▶ WORK REQUIRED
Pick out each line in the listing below that contains the string "pink", matching case exactly.

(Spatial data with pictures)
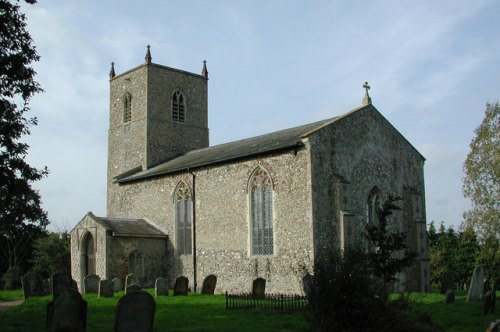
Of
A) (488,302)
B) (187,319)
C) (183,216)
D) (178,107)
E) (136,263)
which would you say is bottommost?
(187,319)

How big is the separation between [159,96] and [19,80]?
66.0 feet

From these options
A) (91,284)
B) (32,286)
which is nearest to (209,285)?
(91,284)

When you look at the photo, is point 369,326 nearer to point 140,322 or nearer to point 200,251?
point 140,322

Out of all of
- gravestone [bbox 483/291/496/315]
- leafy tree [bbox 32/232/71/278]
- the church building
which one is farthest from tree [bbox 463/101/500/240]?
leafy tree [bbox 32/232/71/278]

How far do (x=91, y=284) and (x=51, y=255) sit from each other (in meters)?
17.7

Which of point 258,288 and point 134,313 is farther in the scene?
point 258,288

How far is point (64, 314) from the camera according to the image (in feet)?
42.4

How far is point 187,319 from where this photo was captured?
664 inches

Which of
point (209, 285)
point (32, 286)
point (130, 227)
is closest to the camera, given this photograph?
point (209, 285)

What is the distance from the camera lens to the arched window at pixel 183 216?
30078 mm

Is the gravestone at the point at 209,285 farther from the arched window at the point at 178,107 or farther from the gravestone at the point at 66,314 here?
the arched window at the point at 178,107

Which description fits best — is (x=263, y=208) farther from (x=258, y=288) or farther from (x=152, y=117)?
(x=152, y=117)

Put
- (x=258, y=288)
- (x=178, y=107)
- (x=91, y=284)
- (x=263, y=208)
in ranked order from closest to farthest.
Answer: (x=258, y=288)
(x=263, y=208)
(x=91, y=284)
(x=178, y=107)

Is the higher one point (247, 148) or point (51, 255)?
point (247, 148)
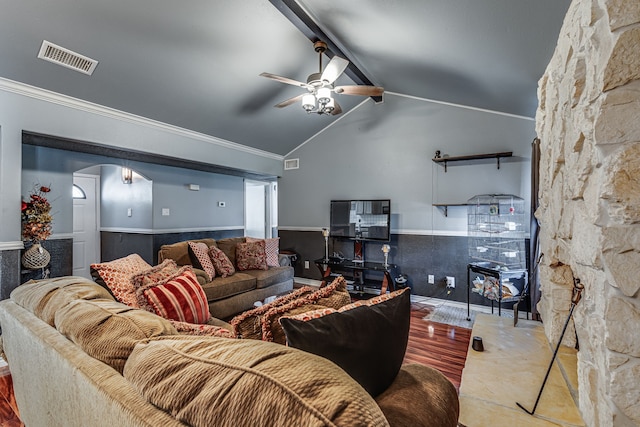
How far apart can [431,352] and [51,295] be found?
109 inches

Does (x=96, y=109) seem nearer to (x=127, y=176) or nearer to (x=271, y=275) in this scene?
(x=127, y=176)

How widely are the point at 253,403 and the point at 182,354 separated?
270mm

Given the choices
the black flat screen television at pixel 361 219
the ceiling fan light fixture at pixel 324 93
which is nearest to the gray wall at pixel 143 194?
the black flat screen television at pixel 361 219

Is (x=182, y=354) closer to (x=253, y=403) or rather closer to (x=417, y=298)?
(x=253, y=403)

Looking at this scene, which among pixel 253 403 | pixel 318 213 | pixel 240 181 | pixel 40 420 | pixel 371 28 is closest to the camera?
pixel 253 403

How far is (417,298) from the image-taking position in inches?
171

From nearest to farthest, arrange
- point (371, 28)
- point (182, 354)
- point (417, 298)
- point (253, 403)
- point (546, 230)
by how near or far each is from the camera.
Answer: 1. point (253, 403)
2. point (182, 354)
3. point (546, 230)
4. point (371, 28)
5. point (417, 298)

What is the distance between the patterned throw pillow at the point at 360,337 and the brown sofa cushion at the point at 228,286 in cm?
260

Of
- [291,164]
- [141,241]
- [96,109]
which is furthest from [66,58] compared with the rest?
[291,164]

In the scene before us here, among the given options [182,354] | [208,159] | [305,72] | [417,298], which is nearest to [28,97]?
[208,159]

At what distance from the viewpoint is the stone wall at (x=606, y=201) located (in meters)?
0.99

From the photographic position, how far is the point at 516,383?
160 centimetres

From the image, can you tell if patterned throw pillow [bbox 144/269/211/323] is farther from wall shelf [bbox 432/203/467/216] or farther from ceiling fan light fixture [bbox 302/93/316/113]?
wall shelf [bbox 432/203/467/216]

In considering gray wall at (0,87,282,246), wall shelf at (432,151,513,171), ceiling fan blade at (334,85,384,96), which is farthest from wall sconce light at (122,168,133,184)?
wall shelf at (432,151,513,171)
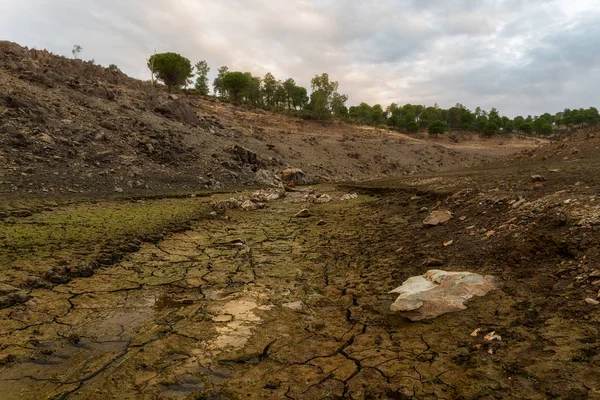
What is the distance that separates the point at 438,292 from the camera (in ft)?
13.1

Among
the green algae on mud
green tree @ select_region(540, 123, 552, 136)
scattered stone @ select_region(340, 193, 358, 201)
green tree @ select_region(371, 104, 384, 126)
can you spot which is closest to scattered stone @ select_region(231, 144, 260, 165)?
scattered stone @ select_region(340, 193, 358, 201)

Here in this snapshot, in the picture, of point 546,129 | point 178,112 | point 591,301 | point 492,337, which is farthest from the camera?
point 546,129

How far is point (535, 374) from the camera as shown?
102 inches

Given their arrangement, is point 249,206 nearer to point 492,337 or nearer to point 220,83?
point 492,337

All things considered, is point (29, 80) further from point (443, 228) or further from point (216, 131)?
point (443, 228)

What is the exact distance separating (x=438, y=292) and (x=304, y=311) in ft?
5.31

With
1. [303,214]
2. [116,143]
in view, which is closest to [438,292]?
[303,214]

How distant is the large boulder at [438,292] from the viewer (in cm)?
375

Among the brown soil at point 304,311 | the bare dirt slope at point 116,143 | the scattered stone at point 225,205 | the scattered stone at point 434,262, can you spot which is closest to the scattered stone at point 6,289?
the brown soil at point 304,311

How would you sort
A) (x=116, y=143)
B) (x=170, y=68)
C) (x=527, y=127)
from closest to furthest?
(x=116, y=143), (x=170, y=68), (x=527, y=127)

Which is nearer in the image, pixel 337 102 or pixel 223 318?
pixel 223 318

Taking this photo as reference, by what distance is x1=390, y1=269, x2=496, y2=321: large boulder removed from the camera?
148 inches

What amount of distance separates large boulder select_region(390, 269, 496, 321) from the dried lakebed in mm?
124

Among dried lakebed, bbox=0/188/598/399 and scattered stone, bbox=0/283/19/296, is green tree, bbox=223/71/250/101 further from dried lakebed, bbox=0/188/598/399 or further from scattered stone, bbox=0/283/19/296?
scattered stone, bbox=0/283/19/296
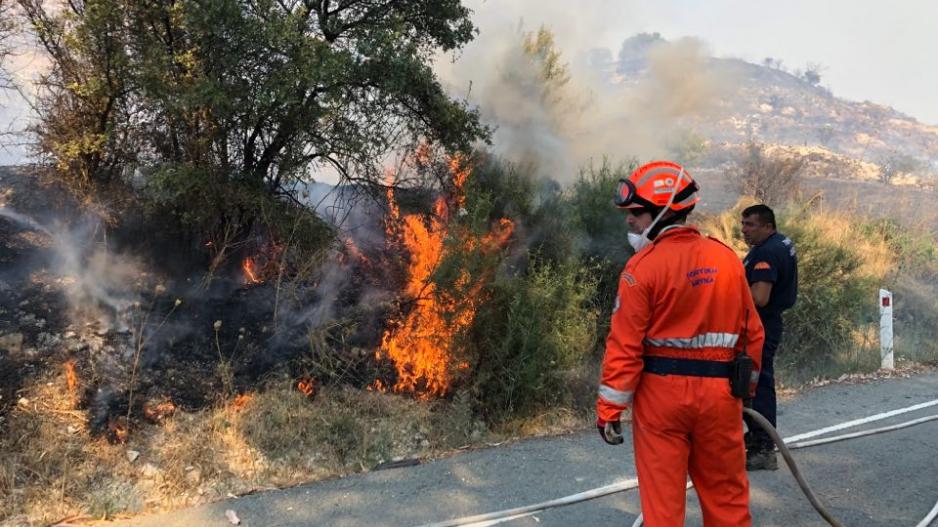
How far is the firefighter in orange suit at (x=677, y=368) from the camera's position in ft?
8.36

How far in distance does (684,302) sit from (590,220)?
6912mm

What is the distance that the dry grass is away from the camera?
4043 mm

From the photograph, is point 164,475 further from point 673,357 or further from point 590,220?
point 590,220

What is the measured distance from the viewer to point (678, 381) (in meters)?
2.55

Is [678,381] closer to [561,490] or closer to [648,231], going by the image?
[648,231]

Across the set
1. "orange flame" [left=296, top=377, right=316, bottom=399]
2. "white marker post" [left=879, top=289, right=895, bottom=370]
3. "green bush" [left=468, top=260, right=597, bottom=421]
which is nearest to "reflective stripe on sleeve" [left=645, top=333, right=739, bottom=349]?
"green bush" [left=468, top=260, right=597, bottom=421]

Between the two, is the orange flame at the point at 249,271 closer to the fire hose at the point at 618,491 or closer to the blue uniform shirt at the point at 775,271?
the fire hose at the point at 618,491

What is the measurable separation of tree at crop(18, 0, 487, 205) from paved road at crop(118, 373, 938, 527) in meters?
3.66

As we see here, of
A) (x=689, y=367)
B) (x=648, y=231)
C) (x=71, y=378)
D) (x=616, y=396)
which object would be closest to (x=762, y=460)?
(x=689, y=367)

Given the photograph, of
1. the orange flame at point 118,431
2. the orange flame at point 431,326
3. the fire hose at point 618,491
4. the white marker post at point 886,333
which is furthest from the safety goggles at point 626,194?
the white marker post at point 886,333

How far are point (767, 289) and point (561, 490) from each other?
203 cm

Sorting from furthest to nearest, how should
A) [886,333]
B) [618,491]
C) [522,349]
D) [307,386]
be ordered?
[886,333], [522,349], [307,386], [618,491]

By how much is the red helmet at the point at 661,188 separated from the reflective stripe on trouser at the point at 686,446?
756mm

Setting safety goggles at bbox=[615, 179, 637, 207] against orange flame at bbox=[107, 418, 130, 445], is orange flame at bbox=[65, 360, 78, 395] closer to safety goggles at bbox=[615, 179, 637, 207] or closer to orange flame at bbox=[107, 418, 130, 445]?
orange flame at bbox=[107, 418, 130, 445]
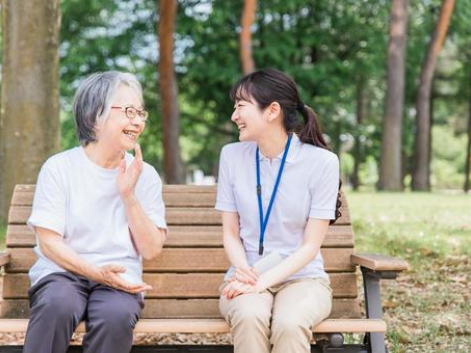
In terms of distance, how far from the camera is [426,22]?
2462 cm

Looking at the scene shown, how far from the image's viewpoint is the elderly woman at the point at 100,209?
3.48 m

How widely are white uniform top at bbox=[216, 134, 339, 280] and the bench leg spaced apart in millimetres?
218

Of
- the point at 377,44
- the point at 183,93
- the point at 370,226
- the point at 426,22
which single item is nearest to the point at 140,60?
the point at 183,93

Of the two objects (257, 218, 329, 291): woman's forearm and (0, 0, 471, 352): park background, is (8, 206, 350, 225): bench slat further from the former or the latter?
(0, 0, 471, 352): park background

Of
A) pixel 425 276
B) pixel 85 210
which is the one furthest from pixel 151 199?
pixel 425 276

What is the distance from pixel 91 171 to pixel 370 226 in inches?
254

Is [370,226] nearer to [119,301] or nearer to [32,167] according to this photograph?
[32,167]

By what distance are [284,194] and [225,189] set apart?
0.97 ft

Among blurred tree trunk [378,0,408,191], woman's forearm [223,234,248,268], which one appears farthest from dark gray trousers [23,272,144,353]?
blurred tree trunk [378,0,408,191]

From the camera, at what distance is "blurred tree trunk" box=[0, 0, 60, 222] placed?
26.1 feet

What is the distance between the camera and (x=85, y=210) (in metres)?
3.59

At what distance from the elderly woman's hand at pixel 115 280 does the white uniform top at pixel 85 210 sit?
0.33 feet

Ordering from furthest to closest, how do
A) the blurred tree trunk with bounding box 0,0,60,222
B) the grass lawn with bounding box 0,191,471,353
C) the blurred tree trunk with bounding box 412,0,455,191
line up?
the blurred tree trunk with bounding box 412,0,455,191 < the blurred tree trunk with bounding box 0,0,60,222 < the grass lawn with bounding box 0,191,471,353

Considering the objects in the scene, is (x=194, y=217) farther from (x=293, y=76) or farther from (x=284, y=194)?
(x=293, y=76)
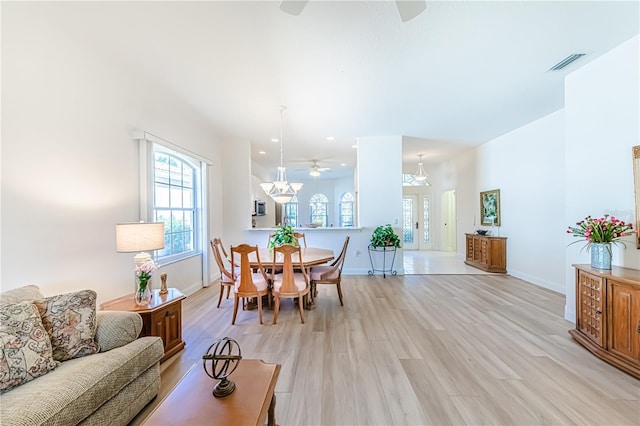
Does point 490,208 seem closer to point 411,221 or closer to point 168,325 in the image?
point 411,221

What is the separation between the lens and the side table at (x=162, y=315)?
2.27 m

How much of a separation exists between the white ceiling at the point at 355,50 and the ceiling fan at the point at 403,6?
38 cm

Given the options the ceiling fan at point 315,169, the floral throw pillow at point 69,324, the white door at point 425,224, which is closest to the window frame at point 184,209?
the floral throw pillow at point 69,324

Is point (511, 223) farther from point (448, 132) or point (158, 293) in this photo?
point (158, 293)

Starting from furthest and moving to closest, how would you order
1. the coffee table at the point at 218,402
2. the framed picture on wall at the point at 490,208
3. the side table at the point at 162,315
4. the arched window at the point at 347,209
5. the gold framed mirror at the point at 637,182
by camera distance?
the arched window at the point at 347,209 < the framed picture on wall at the point at 490,208 < the gold framed mirror at the point at 637,182 < the side table at the point at 162,315 < the coffee table at the point at 218,402

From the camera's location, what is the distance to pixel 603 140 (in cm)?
280

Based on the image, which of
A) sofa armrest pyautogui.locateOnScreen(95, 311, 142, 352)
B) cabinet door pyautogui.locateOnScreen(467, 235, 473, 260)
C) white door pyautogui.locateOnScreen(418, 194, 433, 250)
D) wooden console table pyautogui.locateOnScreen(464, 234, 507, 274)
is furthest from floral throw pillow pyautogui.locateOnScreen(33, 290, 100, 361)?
white door pyautogui.locateOnScreen(418, 194, 433, 250)

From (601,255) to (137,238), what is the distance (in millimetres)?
4282

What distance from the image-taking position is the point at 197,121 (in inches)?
181

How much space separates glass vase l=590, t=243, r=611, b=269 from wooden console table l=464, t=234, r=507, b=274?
11.1 feet

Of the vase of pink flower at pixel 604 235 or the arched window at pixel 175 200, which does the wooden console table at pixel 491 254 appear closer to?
the vase of pink flower at pixel 604 235

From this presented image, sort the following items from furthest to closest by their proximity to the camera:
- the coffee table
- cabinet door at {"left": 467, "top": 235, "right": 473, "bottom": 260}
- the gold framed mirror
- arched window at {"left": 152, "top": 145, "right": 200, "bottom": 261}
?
cabinet door at {"left": 467, "top": 235, "right": 473, "bottom": 260} < arched window at {"left": 152, "top": 145, "right": 200, "bottom": 261} < the gold framed mirror < the coffee table

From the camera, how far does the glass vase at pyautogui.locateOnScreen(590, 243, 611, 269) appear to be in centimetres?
251

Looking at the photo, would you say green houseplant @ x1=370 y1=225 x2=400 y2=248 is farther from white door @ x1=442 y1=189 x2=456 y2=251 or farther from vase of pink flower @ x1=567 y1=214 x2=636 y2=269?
white door @ x1=442 y1=189 x2=456 y2=251
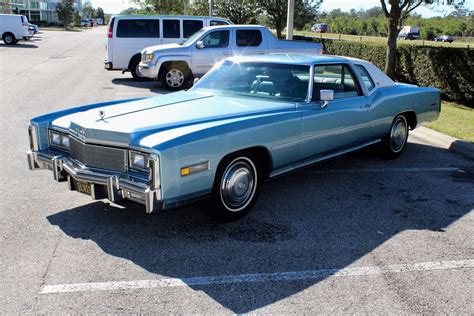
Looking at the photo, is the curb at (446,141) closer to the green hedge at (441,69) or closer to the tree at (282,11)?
the green hedge at (441,69)

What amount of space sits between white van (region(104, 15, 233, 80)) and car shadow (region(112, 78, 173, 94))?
411 millimetres

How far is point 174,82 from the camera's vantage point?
13805 mm

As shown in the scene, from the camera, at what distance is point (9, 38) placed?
108 feet

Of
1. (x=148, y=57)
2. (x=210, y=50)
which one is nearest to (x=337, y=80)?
(x=210, y=50)

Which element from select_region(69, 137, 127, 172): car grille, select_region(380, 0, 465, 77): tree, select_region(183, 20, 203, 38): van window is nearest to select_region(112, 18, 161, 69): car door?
select_region(183, 20, 203, 38): van window

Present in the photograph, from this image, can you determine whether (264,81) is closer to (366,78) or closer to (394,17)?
(366,78)

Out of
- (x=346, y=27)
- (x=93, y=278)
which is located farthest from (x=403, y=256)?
(x=346, y=27)

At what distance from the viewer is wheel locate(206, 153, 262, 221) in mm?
4473

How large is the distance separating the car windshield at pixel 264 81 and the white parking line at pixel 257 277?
2192 mm

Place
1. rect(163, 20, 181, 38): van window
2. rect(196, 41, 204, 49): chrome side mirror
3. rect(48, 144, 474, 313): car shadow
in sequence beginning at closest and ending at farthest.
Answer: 1. rect(48, 144, 474, 313): car shadow
2. rect(196, 41, 204, 49): chrome side mirror
3. rect(163, 20, 181, 38): van window

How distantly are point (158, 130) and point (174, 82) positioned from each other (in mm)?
9827

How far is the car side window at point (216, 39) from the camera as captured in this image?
13.6 m

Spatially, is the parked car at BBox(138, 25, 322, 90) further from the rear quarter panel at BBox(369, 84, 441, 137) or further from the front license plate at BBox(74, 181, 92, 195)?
the front license plate at BBox(74, 181, 92, 195)

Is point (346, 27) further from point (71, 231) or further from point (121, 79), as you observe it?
point (71, 231)
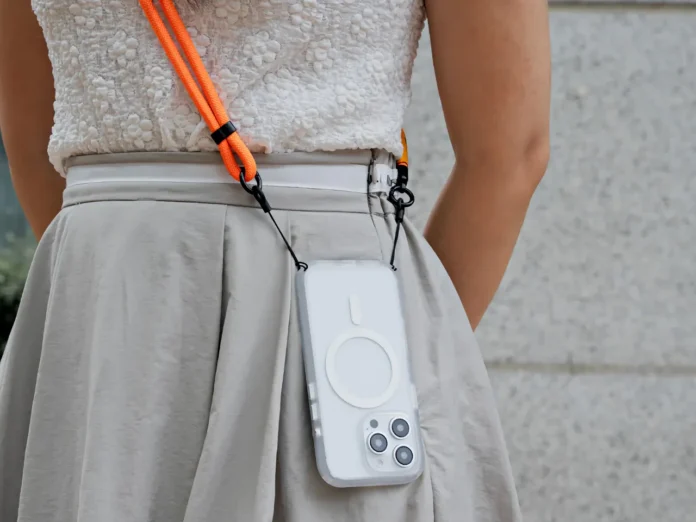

▶ EXERCISE ANSWER
Of the vase of pink flower at pixel 604 235 or the arched window at pixel 175 200, which does the wooden console table at pixel 491 254 appear closer to?
the vase of pink flower at pixel 604 235
Looking at the photo, would you say green houseplant @ x1=370 y1=225 x2=400 y2=248 is farther from white door @ x1=442 y1=189 x2=456 y2=251 or farther from vase of pink flower @ x1=567 y1=214 x2=636 y2=269?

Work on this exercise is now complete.